- _Task requirements_: Return every line in the listing below that contains the string "seem", where case counts.

#####

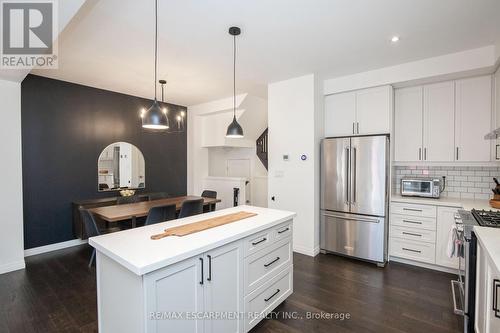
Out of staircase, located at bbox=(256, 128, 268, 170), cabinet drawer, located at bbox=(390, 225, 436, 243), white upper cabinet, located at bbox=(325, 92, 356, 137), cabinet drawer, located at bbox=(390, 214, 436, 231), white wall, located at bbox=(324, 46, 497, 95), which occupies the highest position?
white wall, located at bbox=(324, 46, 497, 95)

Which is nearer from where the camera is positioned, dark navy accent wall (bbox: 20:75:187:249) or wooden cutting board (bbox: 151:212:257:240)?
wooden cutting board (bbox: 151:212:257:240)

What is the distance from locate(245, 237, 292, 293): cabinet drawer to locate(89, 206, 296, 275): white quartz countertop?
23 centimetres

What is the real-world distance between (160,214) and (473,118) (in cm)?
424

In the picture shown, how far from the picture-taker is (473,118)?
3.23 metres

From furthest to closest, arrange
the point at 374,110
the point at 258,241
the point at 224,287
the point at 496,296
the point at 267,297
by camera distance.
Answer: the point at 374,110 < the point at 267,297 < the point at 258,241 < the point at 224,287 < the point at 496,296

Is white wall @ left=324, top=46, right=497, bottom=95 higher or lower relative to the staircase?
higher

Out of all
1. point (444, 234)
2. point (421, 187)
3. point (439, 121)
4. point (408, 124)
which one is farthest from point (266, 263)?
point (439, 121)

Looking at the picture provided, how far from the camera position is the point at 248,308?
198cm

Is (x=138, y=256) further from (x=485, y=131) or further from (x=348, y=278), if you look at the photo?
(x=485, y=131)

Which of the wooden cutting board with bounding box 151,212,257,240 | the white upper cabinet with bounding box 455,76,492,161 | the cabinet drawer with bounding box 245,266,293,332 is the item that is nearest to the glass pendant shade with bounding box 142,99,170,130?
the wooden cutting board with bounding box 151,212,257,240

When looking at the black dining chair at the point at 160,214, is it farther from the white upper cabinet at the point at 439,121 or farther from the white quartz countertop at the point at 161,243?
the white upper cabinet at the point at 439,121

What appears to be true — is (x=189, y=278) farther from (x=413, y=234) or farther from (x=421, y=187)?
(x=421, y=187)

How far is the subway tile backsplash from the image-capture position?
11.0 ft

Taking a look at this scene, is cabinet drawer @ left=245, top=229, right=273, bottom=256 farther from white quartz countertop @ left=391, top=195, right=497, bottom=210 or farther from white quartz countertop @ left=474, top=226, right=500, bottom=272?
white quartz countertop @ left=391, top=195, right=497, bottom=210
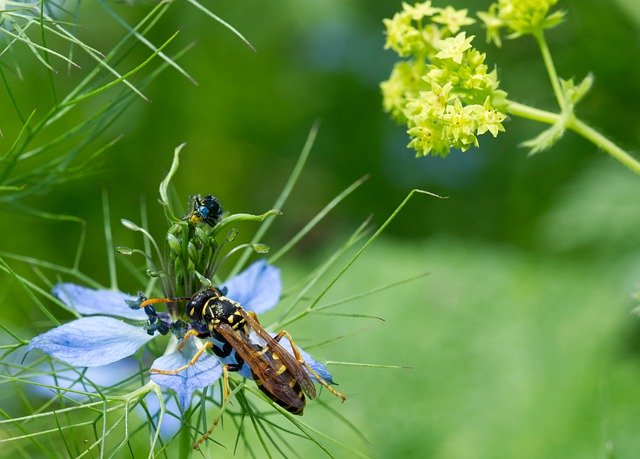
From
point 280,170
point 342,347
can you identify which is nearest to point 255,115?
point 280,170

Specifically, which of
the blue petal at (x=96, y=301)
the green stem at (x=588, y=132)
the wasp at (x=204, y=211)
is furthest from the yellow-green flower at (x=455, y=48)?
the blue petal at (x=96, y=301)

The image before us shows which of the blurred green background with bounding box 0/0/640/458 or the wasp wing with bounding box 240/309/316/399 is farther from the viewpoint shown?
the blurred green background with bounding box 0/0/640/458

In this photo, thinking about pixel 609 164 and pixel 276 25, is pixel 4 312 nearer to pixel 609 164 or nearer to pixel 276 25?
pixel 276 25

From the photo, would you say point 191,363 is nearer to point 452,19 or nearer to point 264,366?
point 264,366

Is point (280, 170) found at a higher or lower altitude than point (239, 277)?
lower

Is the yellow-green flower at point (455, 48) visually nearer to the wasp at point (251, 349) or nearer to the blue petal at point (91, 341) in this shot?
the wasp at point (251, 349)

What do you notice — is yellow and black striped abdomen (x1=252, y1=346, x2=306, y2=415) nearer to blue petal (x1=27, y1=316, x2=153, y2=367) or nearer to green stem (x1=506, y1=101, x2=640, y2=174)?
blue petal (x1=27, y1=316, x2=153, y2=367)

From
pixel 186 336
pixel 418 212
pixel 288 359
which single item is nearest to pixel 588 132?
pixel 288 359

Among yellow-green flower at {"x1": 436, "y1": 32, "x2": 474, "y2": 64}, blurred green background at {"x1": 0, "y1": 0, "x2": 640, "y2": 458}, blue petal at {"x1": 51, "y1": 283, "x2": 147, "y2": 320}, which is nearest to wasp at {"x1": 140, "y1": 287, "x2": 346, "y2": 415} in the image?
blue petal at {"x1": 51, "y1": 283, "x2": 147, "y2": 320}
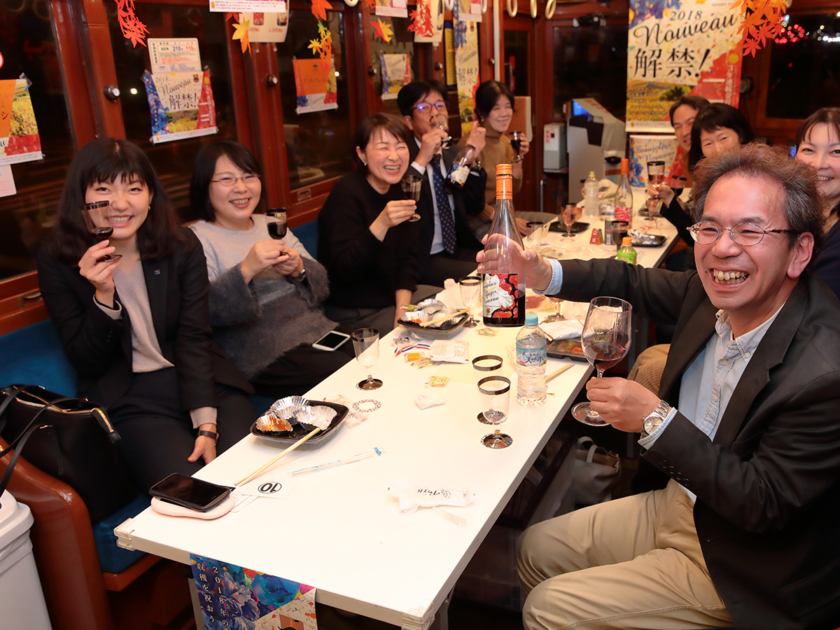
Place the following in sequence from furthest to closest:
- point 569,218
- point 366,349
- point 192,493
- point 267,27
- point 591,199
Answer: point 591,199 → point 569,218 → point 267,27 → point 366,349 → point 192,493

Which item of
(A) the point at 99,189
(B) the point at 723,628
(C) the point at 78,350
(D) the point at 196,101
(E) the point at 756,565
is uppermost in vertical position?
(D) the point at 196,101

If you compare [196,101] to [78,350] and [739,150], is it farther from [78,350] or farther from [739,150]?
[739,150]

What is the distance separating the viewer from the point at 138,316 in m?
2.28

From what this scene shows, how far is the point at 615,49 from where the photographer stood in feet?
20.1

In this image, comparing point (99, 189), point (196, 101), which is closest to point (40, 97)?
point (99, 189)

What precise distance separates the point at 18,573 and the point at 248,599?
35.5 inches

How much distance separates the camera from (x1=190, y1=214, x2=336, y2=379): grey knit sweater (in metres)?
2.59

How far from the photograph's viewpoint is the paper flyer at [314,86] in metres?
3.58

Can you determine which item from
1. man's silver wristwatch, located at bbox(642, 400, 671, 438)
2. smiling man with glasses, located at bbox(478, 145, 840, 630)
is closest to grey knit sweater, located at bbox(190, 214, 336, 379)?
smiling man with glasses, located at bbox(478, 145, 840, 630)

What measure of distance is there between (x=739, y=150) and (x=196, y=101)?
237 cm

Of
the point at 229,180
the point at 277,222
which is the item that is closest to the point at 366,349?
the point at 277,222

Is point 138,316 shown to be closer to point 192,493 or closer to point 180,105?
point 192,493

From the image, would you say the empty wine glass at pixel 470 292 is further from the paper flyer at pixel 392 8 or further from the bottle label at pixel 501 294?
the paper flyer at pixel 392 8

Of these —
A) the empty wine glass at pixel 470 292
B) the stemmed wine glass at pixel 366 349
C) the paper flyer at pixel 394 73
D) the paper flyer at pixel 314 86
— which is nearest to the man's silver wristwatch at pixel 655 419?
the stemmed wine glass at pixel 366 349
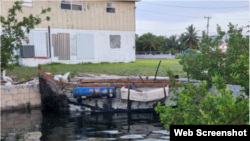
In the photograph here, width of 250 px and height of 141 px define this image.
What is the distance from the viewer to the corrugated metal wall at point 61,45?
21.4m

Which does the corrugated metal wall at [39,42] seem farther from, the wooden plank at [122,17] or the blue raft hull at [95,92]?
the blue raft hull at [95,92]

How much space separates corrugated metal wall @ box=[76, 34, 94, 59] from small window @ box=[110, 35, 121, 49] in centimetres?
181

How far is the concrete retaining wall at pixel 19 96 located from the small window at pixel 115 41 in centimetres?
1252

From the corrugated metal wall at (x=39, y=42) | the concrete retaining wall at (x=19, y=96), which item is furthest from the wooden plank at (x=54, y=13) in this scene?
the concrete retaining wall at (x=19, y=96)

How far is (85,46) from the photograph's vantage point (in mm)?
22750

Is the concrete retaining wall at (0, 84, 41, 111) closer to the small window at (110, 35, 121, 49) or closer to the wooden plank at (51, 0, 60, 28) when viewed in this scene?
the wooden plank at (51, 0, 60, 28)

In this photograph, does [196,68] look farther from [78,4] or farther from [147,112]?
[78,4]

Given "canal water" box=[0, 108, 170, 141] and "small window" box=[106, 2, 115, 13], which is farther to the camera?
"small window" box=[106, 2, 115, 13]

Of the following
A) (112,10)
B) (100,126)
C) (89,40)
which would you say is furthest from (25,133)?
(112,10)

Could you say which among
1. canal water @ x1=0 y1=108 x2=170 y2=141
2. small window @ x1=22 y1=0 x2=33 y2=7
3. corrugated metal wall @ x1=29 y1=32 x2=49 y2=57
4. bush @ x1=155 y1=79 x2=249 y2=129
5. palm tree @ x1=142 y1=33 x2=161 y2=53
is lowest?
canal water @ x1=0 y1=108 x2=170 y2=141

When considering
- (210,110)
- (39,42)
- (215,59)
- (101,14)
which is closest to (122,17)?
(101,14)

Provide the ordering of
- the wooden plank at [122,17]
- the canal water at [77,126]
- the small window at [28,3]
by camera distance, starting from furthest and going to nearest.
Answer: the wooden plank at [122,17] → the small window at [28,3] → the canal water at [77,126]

#####

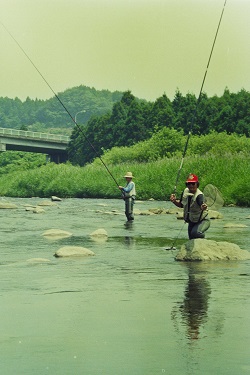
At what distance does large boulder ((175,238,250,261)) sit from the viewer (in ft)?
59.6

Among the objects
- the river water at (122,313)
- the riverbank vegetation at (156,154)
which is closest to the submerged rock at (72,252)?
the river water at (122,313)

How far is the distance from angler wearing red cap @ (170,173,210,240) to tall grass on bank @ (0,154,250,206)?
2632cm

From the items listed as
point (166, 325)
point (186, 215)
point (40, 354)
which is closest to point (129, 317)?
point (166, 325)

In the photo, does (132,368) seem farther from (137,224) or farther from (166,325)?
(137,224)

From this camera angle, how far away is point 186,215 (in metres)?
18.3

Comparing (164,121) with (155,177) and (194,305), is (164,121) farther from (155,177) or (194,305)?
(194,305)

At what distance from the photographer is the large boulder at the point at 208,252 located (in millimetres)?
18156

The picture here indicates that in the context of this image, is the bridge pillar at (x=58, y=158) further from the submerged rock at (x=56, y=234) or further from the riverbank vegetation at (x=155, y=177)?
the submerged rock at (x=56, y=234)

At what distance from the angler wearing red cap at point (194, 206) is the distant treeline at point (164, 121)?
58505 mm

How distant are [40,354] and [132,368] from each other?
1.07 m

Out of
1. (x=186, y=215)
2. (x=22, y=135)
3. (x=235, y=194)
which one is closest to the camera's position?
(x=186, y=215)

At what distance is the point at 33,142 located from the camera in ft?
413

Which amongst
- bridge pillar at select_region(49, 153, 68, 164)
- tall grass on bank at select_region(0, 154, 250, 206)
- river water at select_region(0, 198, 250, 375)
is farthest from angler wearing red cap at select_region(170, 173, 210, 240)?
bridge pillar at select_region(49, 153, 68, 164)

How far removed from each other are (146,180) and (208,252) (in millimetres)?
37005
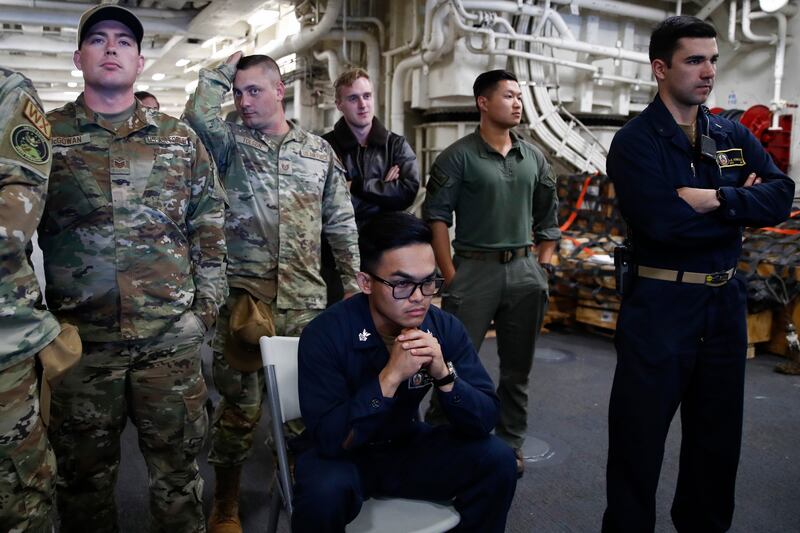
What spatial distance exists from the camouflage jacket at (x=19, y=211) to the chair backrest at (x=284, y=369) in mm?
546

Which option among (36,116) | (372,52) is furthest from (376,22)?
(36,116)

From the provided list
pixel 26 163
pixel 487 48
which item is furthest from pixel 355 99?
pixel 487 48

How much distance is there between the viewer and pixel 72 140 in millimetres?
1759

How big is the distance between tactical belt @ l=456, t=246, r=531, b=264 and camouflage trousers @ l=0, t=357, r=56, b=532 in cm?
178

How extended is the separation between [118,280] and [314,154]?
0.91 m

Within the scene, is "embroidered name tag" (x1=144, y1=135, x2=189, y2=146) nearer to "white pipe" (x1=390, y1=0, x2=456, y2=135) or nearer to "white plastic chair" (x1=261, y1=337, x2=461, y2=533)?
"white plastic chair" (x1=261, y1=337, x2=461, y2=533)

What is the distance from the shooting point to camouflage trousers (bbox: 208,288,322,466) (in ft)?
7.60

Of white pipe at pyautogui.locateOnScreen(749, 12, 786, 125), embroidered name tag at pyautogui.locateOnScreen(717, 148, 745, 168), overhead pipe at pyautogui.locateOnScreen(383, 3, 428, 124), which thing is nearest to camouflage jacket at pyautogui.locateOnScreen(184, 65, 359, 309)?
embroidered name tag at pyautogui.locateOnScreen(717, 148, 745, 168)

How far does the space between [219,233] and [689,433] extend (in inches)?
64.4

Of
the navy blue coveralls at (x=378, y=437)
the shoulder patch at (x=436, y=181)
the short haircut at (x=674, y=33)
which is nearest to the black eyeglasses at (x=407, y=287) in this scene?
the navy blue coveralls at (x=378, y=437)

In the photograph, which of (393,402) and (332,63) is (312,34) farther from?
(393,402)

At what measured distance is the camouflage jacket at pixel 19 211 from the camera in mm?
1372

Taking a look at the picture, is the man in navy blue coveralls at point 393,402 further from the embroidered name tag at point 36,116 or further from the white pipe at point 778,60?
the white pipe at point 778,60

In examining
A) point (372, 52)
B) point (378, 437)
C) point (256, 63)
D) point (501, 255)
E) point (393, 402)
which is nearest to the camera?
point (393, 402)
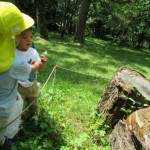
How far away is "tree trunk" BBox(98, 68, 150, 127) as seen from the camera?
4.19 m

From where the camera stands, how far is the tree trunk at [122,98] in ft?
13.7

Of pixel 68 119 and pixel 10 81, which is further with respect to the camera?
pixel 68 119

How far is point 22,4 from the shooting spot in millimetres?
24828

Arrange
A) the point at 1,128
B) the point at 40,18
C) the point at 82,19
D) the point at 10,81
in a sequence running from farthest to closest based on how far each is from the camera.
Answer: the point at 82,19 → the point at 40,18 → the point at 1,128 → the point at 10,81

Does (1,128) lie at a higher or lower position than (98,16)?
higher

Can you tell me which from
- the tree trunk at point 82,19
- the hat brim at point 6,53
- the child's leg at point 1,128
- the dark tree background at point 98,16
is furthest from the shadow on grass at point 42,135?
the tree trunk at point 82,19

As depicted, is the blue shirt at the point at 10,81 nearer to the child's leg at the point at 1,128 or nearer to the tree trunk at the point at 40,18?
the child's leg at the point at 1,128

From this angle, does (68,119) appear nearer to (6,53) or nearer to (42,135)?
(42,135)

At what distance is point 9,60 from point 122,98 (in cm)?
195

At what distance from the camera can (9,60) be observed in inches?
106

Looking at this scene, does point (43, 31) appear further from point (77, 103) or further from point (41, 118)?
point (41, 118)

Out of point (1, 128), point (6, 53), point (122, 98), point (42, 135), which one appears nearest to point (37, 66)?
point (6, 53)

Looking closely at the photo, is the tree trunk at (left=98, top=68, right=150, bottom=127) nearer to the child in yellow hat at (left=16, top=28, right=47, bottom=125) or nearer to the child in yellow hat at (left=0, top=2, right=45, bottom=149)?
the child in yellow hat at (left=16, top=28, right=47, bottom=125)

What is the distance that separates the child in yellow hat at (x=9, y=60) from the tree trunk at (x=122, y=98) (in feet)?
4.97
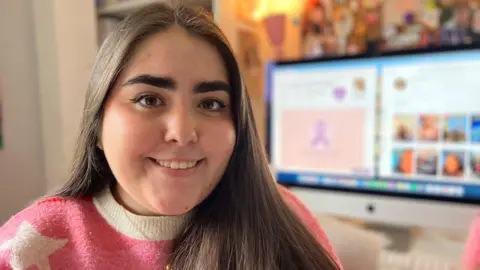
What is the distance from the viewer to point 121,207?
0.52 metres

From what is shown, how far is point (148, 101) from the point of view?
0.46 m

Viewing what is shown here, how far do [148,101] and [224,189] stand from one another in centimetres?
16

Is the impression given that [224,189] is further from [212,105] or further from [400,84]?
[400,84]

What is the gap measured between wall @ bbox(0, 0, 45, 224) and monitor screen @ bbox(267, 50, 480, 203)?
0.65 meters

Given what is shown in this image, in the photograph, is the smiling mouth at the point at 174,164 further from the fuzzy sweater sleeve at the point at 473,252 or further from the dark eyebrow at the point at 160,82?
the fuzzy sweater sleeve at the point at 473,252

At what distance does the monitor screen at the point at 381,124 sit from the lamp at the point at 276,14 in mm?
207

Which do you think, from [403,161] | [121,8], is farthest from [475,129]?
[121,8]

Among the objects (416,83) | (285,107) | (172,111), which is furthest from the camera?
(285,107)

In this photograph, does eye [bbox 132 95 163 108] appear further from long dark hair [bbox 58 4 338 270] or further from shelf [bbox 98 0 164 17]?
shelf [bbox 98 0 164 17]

#####

- _Answer to the task_:
Which does the corrugated metal wall at [39,42] seem farther from, the wooden plank at [122,17] or the blue raft hull at [95,92]?
In the photo, does (132,368) seem farther from (137,224) or farther from (166,325)?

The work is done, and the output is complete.